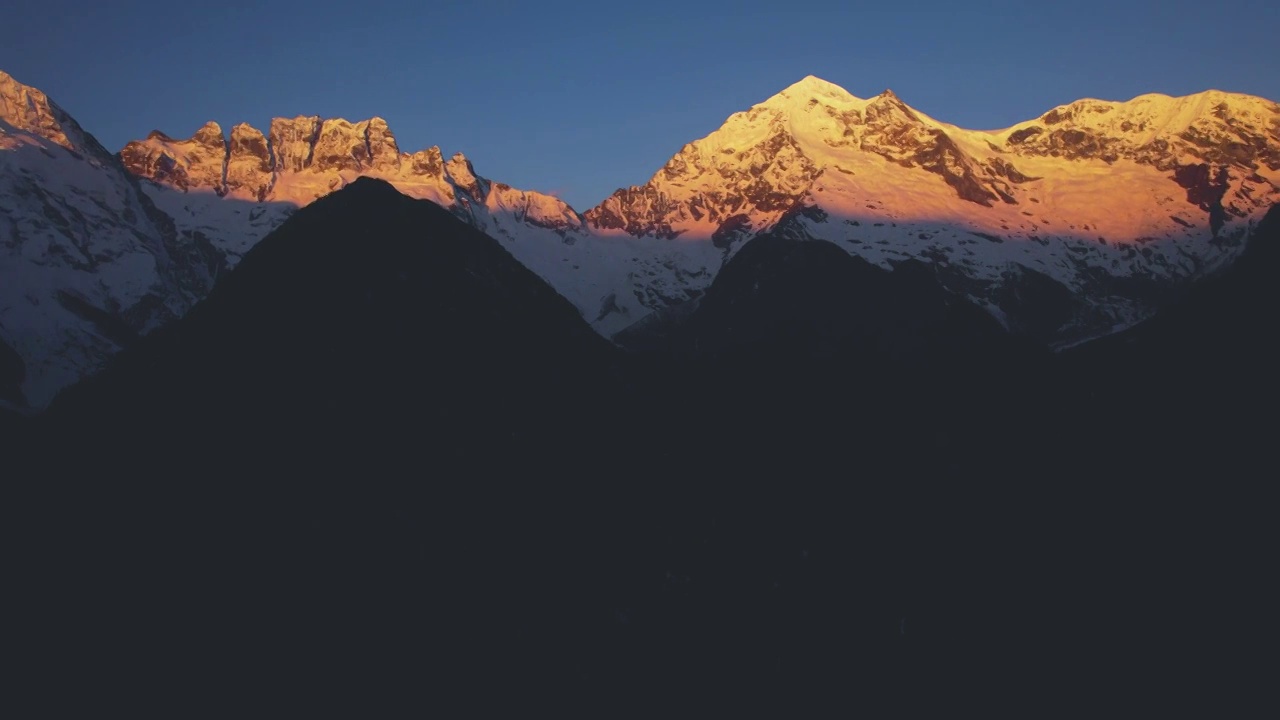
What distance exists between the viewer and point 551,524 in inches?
3369

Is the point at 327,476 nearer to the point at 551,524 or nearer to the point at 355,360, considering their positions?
the point at 355,360

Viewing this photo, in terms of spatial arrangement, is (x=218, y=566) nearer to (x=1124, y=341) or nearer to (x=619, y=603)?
(x=619, y=603)

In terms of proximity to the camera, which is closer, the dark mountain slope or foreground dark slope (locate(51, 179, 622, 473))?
the dark mountain slope

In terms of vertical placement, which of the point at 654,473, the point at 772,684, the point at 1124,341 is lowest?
the point at 772,684

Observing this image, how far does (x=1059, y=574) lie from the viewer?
93312 mm

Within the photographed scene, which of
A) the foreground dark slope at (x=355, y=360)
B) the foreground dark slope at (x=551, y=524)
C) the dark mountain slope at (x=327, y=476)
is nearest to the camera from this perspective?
the dark mountain slope at (x=327, y=476)

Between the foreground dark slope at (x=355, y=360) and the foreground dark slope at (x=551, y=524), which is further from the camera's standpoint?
the foreground dark slope at (x=355, y=360)

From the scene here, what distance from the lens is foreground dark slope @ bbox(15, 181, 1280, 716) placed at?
252 ft

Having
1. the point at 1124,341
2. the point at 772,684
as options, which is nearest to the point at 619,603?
the point at 772,684

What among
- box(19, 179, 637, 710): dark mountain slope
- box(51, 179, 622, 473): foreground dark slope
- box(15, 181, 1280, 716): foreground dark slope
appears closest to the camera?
box(19, 179, 637, 710): dark mountain slope

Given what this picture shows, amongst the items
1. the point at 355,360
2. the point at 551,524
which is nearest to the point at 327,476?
the point at 355,360

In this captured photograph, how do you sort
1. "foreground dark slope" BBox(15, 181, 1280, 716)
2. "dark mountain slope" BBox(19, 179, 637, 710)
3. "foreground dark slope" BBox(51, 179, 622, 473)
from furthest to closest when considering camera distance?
"foreground dark slope" BBox(51, 179, 622, 473) → "foreground dark slope" BBox(15, 181, 1280, 716) → "dark mountain slope" BBox(19, 179, 637, 710)

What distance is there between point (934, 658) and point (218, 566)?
145 feet

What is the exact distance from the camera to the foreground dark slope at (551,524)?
76.9 m
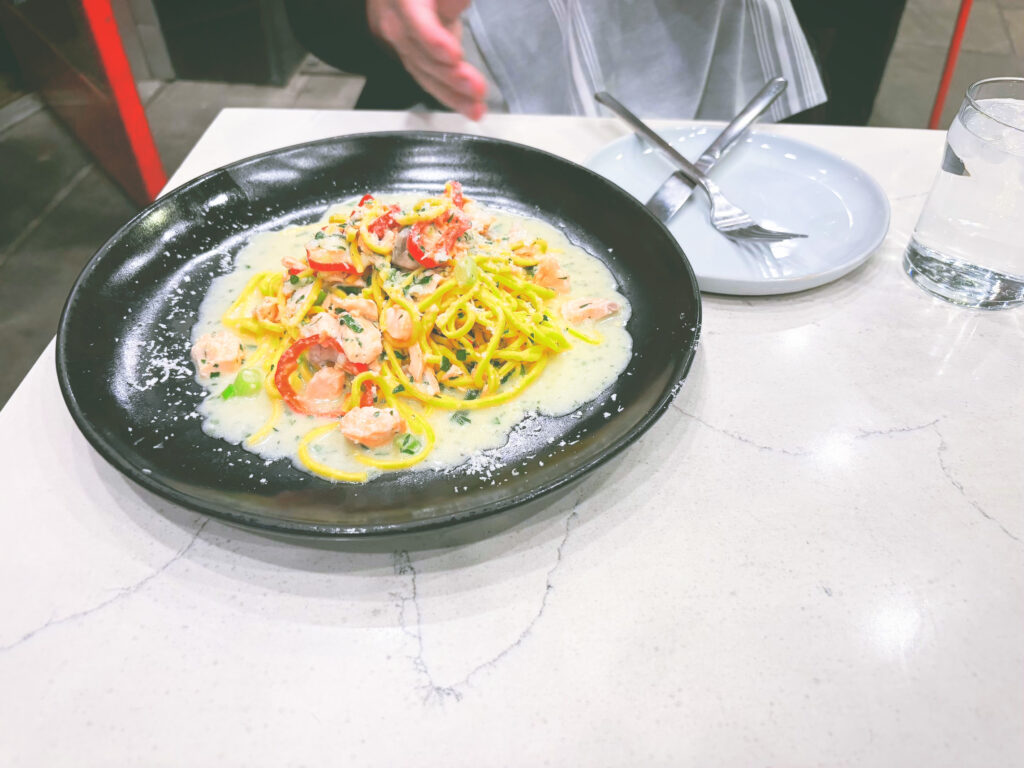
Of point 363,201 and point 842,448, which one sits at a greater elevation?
point 363,201

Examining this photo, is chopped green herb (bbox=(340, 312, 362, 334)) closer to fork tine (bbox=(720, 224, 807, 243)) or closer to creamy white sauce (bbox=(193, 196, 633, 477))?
creamy white sauce (bbox=(193, 196, 633, 477))

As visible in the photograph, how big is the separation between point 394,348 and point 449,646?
1.80 ft

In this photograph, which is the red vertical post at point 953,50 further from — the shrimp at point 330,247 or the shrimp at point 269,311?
the shrimp at point 269,311

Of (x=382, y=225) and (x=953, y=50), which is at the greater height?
(x=382, y=225)

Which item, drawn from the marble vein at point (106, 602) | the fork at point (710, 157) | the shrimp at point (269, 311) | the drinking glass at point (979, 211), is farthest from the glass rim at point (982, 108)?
the marble vein at point (106, 602)

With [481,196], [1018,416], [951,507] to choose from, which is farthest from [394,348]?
[1018,416]

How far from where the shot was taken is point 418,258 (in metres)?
1.43

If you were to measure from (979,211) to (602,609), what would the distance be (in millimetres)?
1050

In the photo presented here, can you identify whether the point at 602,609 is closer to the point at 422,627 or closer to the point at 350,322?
the point at 422,627

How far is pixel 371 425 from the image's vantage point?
3.81 feet

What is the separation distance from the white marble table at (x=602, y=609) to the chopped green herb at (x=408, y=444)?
0.46ft

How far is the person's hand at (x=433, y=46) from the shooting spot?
5.49 ft

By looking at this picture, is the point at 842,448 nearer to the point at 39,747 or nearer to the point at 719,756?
the point at 719,756

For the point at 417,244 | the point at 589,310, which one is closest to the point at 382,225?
the point at 417,244
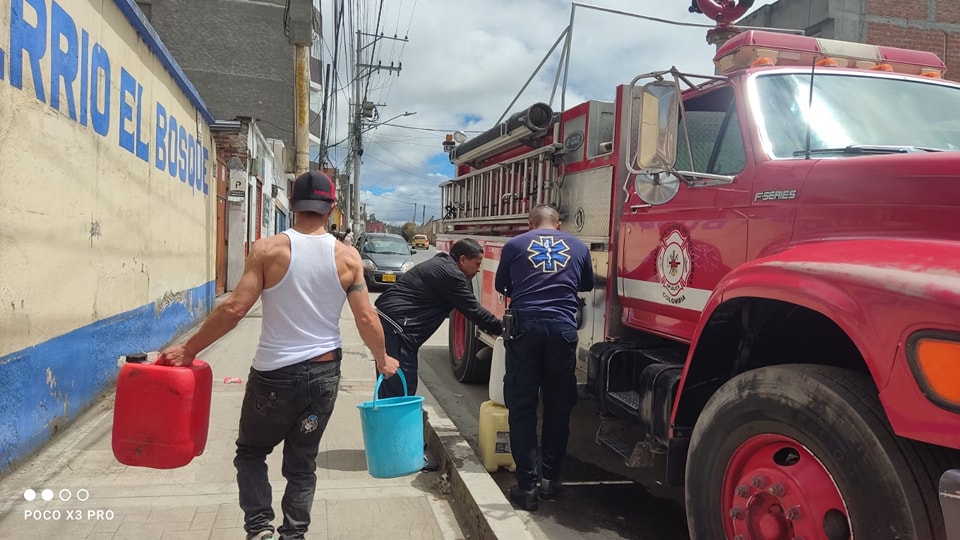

----

### What is needed:
Rewrite the material as a numbered list, starting at the line that contains "What is the separation" and running through the end of the material, omitting blank lines and the pictures.

### Result for this task:
1. What is the separation distance from the white marble table at (x=602, y=609) to the chopped green herb at (x=408, y=444)?
2. 0.46ft
3. How far is the person's hand at (x=433, y=46) from the shooting spot?
4. 5.49 ft
5. By looking at this picture, is the point at 842,448 nearer to the point at 39,747 or nearer to the point at 719,756?
6. the point at 719,756
7. For the point at 417,244 | the point at 589,310, which one is closest to the point at 382,225?
8. the point at 417,244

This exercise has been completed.